According to research firm Common Sense Advisory, 72.1% of online customers spend their time on sites in their own language while 72.4% customers prefer to buy a product with information in their own language. People understand precisely if anybody communicates to them in their mother tongue. These are some of the reasons that it’s essential to make machines understand and communicate with the user in their own language. This paper has explored various methods for language processing tasks are explored for Indian regional languages. Since Indian regional languages are morphologically rich, agglutinative and have sentences with difficult to analyze structures, less research work has been attempted in these, compared with English. There is still need for good quality dictionaries such as WordNets, Corpora for the less resourced Indian languages. Even though some good language processing systems have been developed for some Indian languages with large number of speakers, there are still many areas which are untouched such as Code-Mixed language processing, Opinion extraction and so on for many Indian regional languages. Neural based approaches are yet to be experimented in many language processing tasks.

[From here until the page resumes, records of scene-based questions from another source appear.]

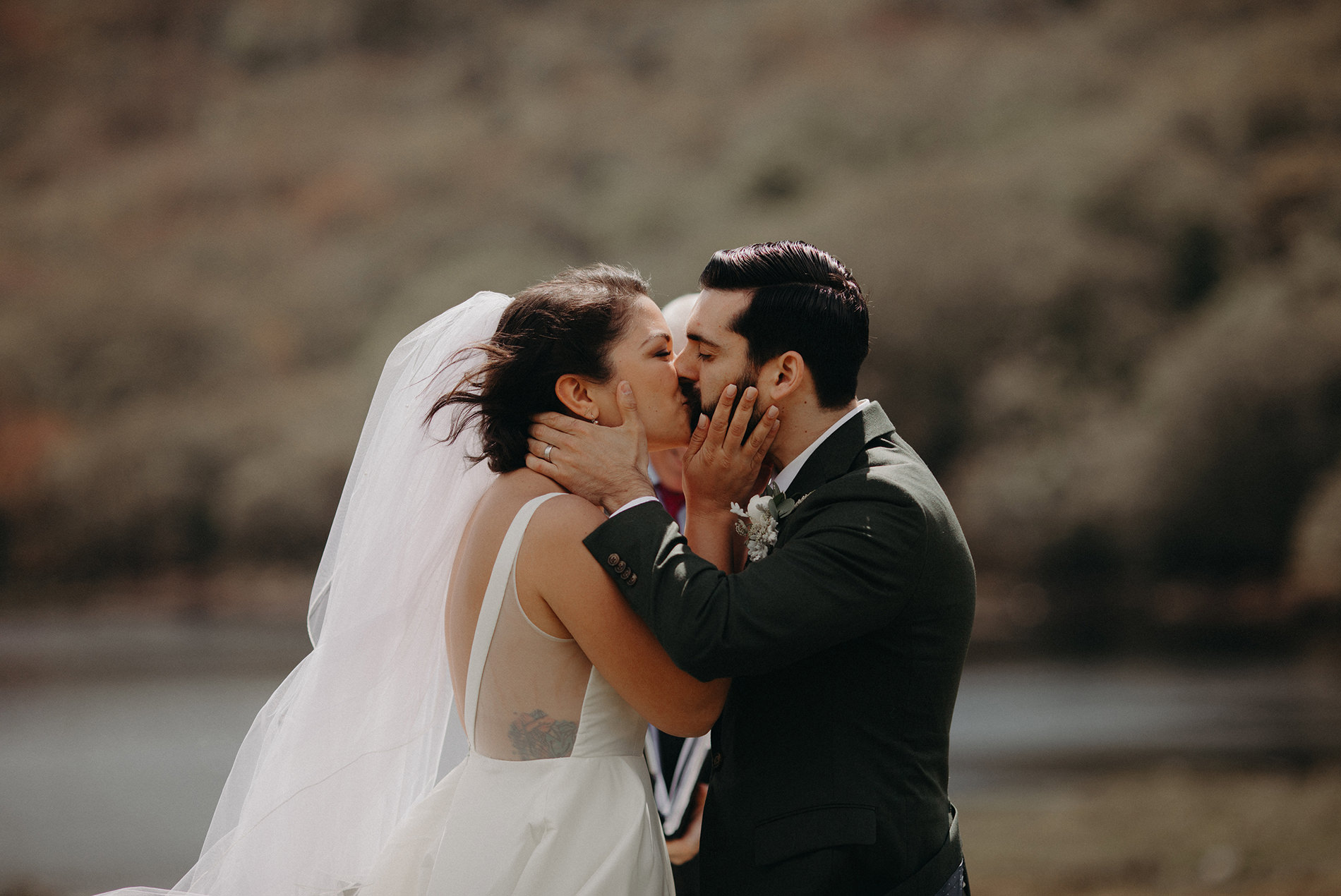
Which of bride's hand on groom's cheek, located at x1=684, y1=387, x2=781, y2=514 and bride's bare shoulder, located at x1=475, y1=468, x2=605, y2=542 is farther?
bride's hand on groom's cheek, located at x1=684, y1=387, x2=781, y2=514

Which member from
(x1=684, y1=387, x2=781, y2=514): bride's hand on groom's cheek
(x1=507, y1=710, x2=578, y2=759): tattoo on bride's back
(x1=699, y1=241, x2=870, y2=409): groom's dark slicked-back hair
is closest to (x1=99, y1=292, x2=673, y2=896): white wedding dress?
(x1=507, y1=710, x2=578, y2=759): tattoo on bride's back

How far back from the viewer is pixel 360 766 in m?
2.53

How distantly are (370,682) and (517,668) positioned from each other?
0.51 m

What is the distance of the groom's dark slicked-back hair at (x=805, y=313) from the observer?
2.29m

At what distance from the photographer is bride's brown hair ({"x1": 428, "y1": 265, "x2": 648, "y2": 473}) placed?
2404 millimetres

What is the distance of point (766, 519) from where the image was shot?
7.26ft

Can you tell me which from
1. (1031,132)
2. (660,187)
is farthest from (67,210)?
(1031,132)

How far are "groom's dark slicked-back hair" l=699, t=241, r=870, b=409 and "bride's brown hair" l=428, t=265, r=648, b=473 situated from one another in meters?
0.30

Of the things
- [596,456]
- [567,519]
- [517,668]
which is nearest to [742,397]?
[596,456]

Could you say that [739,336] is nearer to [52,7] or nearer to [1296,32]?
[1296,32]

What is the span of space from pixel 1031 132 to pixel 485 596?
18.8 metres

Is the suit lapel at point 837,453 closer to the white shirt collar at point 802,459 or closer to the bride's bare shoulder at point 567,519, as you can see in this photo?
the white shirt collar at point 802,459

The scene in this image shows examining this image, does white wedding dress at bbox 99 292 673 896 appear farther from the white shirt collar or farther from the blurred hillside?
the blurred hillside

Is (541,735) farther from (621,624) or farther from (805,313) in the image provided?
(805,313)
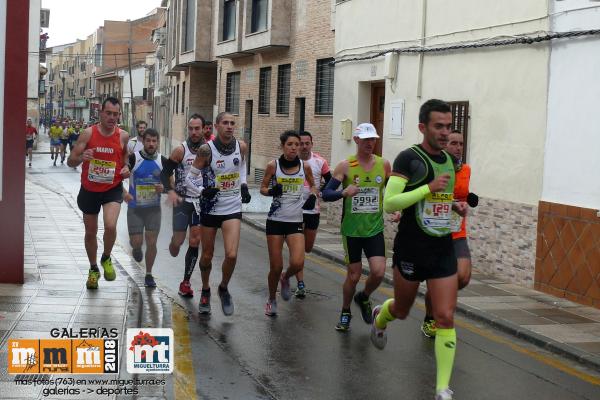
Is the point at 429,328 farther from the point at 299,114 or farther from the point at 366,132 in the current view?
the point at 299,114

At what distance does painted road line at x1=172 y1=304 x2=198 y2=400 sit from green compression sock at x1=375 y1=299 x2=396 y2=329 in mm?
1545

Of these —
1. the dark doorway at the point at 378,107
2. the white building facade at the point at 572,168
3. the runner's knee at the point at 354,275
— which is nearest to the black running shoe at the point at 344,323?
the runner's knee at the point at 354,275

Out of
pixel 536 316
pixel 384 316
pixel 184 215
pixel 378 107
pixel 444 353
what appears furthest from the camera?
pixel 378 107

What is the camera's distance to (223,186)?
899 cm

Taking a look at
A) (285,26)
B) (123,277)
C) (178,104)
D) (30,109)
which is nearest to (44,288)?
(123,277)

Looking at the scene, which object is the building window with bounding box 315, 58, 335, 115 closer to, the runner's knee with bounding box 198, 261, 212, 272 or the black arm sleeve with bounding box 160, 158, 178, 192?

Neural Unsupervised machine translations for various low resource Indian languages are not yet experimented. Another area of potential interest is Transfer Learning, where knowledge for less resourced task is obtained by gaining knowledge from resource rich domain/tasks. This reduces the problem of overfitting in neural networks. This is being used in image processing tasks but yet to be experimented in NLP applications/tasks. Visual Question Answering [92] is also another language processing task, where language processing of questions has not been experimented in Indian languages.

7 Conclusion

In this paper, various state-of-the-art techniques and approaches used for language processing tasks are reviewed in detail. Comprehensive reviews on language processing, especially on the Indian regional languages are presented. Various methods like tokenization, machine transliteration, lemmatization, stemming, POS tagging and so on, which are the building blocks for many natural language processing tasks, are reviewed. Major approaches like lexicon/rule based, statistical based and neural networks for various tasks like Machine Translation, Sentiment Analysis and Named Entity Recognition are discussed. In this article, detailed description of various research works for tackling the problems on low resource languages (especially Indian languages) is presented. The challenges faced in making machine understand natural languages and enabling machines for natural language generation are described. The dataset sources which are available for some Indian language processing tasks are also presented. Further to the descriptive review, promising future avenues like enabling machines to understand low resource Indian languages by generating corpora, multilingual models, Transfer learning and other natural language generation tasks for Indian languages are listed. With these particular points on future work and exploration of ongoing methods, we believe that the research on Indian regional language processing will be aided.